Ele sempre estava querendo fazer um retrato que tivesse vida própria, como se mostrasse um pouco da índole da pessoa. Ele tentava extrair uma mágica, aquilo que torna a vida completa. Todas as telas têm uma sensação enorme de presença humana e mostram uma gama inteira de emoções. Ele tinha um grande entendimento do que significa ser humano. Ele pintava mesmo muito devagar e ia construindo camadas ao longo dos meses. Quando estava posando, às vezes eu estava triste, às vezes feliz. Isso tudo junto acabava registrado no quadro. Esse tempo o ajudava a tornar o retrato mais especial. Sua obra era sobre estar vivo.
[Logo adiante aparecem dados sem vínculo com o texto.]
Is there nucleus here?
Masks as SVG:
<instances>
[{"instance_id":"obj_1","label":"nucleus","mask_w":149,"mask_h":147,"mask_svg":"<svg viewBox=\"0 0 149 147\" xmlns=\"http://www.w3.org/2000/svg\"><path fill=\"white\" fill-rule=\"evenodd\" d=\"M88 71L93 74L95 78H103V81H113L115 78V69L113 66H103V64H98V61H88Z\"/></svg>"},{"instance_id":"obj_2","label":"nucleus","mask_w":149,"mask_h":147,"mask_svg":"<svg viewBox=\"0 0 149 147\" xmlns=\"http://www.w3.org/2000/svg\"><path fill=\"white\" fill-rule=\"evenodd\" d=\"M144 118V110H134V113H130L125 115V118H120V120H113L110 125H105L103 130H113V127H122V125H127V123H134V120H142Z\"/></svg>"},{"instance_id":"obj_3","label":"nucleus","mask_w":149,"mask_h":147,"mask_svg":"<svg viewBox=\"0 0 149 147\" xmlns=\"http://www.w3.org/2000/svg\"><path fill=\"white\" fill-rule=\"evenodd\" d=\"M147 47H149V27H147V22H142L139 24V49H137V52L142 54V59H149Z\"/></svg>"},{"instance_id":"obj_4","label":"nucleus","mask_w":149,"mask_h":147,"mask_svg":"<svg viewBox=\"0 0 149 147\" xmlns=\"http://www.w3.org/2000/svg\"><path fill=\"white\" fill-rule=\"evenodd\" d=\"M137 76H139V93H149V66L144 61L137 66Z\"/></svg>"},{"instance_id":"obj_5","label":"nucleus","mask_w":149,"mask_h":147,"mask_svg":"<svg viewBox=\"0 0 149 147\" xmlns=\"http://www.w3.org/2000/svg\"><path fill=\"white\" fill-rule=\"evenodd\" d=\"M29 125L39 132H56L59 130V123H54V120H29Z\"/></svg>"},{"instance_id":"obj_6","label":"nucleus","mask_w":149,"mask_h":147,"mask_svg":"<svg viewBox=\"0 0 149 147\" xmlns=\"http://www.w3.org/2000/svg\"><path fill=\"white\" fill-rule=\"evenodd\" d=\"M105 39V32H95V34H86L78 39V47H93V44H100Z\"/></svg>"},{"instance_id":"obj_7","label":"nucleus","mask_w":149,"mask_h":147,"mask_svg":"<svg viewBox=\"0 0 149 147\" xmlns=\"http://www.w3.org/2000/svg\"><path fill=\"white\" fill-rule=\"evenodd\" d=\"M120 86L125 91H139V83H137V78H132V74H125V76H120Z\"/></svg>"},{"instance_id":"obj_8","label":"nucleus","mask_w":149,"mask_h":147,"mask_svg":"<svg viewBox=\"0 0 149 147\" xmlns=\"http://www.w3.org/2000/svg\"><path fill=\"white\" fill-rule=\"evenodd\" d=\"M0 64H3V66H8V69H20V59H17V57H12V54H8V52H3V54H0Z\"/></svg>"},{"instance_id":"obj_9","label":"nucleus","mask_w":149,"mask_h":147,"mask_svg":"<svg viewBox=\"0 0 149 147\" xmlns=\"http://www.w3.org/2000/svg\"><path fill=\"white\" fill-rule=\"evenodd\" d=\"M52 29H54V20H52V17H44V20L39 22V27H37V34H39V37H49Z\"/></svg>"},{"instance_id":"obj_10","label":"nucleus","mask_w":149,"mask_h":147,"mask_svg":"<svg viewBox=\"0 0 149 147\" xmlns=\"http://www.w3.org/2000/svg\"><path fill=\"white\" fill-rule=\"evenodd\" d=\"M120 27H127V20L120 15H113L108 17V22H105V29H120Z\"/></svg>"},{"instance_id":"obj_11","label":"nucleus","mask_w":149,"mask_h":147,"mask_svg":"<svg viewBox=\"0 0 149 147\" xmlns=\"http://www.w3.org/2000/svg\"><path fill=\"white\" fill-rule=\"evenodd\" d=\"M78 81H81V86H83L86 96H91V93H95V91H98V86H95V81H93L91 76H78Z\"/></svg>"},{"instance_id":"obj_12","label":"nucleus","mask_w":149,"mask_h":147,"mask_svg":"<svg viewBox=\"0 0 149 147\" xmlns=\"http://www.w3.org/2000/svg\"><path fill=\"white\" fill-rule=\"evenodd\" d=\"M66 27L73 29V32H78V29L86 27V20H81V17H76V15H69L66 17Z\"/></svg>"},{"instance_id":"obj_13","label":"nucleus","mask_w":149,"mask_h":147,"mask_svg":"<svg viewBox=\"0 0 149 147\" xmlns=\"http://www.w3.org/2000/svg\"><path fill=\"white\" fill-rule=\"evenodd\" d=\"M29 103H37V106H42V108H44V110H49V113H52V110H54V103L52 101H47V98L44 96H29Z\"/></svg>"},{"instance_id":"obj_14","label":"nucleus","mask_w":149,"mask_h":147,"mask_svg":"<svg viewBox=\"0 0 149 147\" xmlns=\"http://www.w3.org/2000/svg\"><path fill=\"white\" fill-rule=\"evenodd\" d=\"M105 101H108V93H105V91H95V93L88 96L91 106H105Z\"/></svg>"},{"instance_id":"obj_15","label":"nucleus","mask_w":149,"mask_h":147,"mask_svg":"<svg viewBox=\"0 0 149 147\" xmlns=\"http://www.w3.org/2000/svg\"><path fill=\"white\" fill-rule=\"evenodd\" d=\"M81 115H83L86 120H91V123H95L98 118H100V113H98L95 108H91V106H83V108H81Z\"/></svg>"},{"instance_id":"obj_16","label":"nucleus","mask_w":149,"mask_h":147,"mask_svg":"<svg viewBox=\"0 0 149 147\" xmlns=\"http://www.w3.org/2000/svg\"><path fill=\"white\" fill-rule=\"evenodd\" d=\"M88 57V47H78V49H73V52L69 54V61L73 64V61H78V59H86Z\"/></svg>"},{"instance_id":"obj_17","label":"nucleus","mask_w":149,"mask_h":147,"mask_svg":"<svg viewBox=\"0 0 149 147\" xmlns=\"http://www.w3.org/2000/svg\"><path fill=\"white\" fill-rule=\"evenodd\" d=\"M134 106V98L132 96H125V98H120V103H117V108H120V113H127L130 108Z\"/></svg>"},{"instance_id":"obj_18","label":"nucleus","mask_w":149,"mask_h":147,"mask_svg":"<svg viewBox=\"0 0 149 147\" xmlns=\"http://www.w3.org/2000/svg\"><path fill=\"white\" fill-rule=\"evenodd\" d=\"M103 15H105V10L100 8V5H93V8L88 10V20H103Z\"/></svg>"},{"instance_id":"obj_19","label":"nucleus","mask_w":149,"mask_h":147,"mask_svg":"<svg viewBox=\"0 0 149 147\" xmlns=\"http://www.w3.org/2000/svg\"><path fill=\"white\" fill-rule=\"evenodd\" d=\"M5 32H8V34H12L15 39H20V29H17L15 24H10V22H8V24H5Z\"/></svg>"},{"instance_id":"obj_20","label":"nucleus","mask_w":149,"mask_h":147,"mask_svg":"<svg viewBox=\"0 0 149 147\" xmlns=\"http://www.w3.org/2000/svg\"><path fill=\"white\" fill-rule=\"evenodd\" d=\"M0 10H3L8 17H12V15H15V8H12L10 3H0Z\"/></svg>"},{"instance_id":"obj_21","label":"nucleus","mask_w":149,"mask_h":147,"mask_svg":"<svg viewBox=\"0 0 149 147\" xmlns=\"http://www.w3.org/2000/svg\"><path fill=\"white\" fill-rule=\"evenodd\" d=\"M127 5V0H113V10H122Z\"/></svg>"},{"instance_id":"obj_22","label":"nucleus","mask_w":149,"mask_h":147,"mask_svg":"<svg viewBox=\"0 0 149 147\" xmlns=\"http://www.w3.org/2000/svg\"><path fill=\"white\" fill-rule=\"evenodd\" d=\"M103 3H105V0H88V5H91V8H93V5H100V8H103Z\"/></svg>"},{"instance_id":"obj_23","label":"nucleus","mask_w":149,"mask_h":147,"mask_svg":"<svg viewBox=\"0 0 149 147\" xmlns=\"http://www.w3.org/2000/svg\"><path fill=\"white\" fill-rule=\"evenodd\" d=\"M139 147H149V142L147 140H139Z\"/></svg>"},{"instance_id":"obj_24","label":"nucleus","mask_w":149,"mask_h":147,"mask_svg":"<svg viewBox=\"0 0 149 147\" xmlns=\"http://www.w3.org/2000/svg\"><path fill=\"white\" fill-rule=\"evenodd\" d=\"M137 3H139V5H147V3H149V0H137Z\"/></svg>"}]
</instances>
Você também acompanhou as mudanças de estilo na obra dele?
Eu conheço todos os quadros. Mas mesmo os que ele pintou antes de eu chegar, como "Jovem com Rosas", um retrato da primeira mulher dele, já mostram grande ambição. Essa é uma pintura extraordinária. Acho que ele cresceu, mas a qualidade do trabalho só aumentou e continuou altíssima até o final da vida dele. Alguns pintores têm 15 ou 20 anos de produção muito boa, mas ele começou muito forte e continuou assim até passar dos 80 anos de idade. O estilo mudou muito. "Jovem com Rosas", por exemplo, tem muito menos tinta, e você sente como ele pensou em cada pincelada, como olhou para cada detalhe por muito tempo já nesse quadro.

Ele também aprendeu a ser um artista contemporâneo com o Francis Bacon, aprendeu a pintar e a sentir coisas de outro jeito. Ele foi trocando pincéis, a tinta até chegar ao ponto em que cada pincelada tinha uma tensão, uma carga específica. Foi assim que ele começou a fazer as telas maiores, quando já estava com mais de 70 anos. Ele era muito cuidadoso. Era sempre arisco, ia de um lado para o outro do ateliê o tempo todo, mas tocava a tela com grande delicadeza.

Uma de suas fotografias mostra ele sem camisa, muito agitado, pintando um quadro.
Ele estava fazendo um retrato meu nesse dia. Era verão, estava muito calor lá fora e as luzes elétricas esquentavam ainda mais o ambiente.

Tem alguma fotografia que você gosta mais?
Talvez a do David Hockney. Eu lembro que tirei a foto bem na hora que o Lucian estava entrando pela porta. Essa virou a foto mais famosa. O Hockney estava posando para seu retrato, e a foto mostra a tela inacabada ao lado dele no ateliê. É o Hockney olhando para a câmera, posando, na hora em que o Lucian entrava na sala. Foi um momento brilhante.

Como foi acompanhar as sessões com a rainha Elizabeth 2ª?
Tenho memórias boas dessa ocasião. Lembro que ele fez o retrato no palácio de Saint James, para que a rainha pudesse ir com sua dama de companhia e seus guarda-costas. A dama de companhia ficava sentada num canto, e eu podia ficar lá só para cuidar da tela e do cavalete. Cada sessão durou duas horas, e foram umas 20 sessões. Eles conversavam muito, e quanto mais falavam, mais demorava. Mas, como era a rainha, ele precisava se apressar para terminar, não tinha o tempo todo.

Foi por isso que ele fez um retrato tão pequeno dela?
É muito pequeno, mas muito poderoso. Ele está hoje no castelo de Windsor, salta da parede. Mas, sim, ele foi bem realista. Ele sabia que teria um tempo limitado, então para se dedicar mais, ele escolheu uma tela menor, porque ele não podia pintar se a rainha não estivesse lá. Às vezes, para acelerar o processo, ele pedia para a dama de companhia sentar no lugar da rainha com a coroa, só para acertar os detalhes da coroa enquanto a rainha não podia posar.